I did get that right that Docker is no longer required on the host when you use an alternative CRI-based runtime?

yes, that should be the case.

fhemberger commented 5 years ago

Looking at /lib/systemd/system/kubelet.service, there are no options passed to the kubelet.

[Unit]
Description=kubelet: The Kubernetes Node Agent
Documentation=https://kubernetes.io/docs/home/

[Service]
ExecStart=/usr/bin/kubelet
Restart=always
StartLimitInterval=0
RestartSec=10

[Install]
WantedBy=multi-user.target

Output of kubelet -v=2 and explicitly passing kubelet --config=/var/lib/kubelet/config.yaml -v=2 is the same (still using the default --container-runtime="docker"). Only passing the values of KUBELET_KUBEADM_ARGSdirectly does the trick (manually copied from /var/lib/kubelet/kubeadm-flags.env):

kubelet -v=2 \
  --container-runtime=remote \
  --container-runtime-endpoint=/var/run/crio/crio.sock \
  --resolv-conf=/run/systemd/resolve/resolv.conf

I get a deprecation warning:

util_unix.go:77] Using "/var/run/crio/crio.sock" as endpoint is deprecated, please consider using full url format "unix:///var/run/crio/crio.sock".

and afterwards, I'm running into https://github.com/kubernetes/kubernetes/issues/56850, which seems to be resolved by https://github.com/kubernetes/kubernetes/issues/56850#issuecomment-406241077, and a whole bunch of other issues, but that's a different matter.

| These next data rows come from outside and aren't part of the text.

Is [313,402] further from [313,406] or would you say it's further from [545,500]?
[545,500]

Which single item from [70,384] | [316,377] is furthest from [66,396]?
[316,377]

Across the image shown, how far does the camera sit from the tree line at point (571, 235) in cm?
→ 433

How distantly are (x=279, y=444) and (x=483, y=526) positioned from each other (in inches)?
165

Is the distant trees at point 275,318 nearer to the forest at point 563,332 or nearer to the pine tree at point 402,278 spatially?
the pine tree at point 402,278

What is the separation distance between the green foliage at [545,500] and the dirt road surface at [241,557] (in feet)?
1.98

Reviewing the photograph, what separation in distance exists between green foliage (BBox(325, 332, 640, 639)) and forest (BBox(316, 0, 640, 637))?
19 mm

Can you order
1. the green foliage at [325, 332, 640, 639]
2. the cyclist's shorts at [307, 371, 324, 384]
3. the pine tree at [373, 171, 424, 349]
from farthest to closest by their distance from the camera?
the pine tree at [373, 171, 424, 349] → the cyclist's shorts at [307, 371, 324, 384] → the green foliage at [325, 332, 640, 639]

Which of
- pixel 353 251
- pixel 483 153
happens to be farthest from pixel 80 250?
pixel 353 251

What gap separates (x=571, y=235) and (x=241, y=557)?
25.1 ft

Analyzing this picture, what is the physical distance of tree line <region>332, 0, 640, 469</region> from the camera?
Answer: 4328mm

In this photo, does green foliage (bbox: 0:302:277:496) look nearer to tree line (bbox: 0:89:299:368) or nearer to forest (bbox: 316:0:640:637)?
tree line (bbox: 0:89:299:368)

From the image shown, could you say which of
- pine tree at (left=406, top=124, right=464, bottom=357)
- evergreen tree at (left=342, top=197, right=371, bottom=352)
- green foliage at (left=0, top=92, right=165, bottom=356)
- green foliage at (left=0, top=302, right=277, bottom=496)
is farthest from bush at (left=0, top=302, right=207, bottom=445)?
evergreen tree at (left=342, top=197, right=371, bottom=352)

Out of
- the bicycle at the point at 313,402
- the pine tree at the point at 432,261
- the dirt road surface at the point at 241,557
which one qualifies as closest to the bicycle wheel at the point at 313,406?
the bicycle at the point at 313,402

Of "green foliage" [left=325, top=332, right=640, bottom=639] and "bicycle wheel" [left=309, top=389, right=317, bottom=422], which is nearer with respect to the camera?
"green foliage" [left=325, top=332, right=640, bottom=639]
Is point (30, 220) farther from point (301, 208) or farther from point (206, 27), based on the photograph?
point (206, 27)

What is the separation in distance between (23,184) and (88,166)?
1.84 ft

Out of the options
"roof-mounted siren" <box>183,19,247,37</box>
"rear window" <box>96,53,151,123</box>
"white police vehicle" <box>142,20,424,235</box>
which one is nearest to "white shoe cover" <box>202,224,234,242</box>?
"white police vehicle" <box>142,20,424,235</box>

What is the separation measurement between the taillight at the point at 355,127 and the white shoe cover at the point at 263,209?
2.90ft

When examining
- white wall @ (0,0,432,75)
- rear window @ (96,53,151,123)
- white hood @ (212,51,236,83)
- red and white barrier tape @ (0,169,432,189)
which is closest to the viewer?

neolit123 commented 5 years ago

Looking at /lib/systemd/system/kubelet.service, there are no options passed to the kubelet.

and that should be the case.

/var/lib/kubelet/kubeadm-flags.env

something is not right here. this is a file that is auto-generated by kubeadm on each init and passed to the kubelet from the unit file.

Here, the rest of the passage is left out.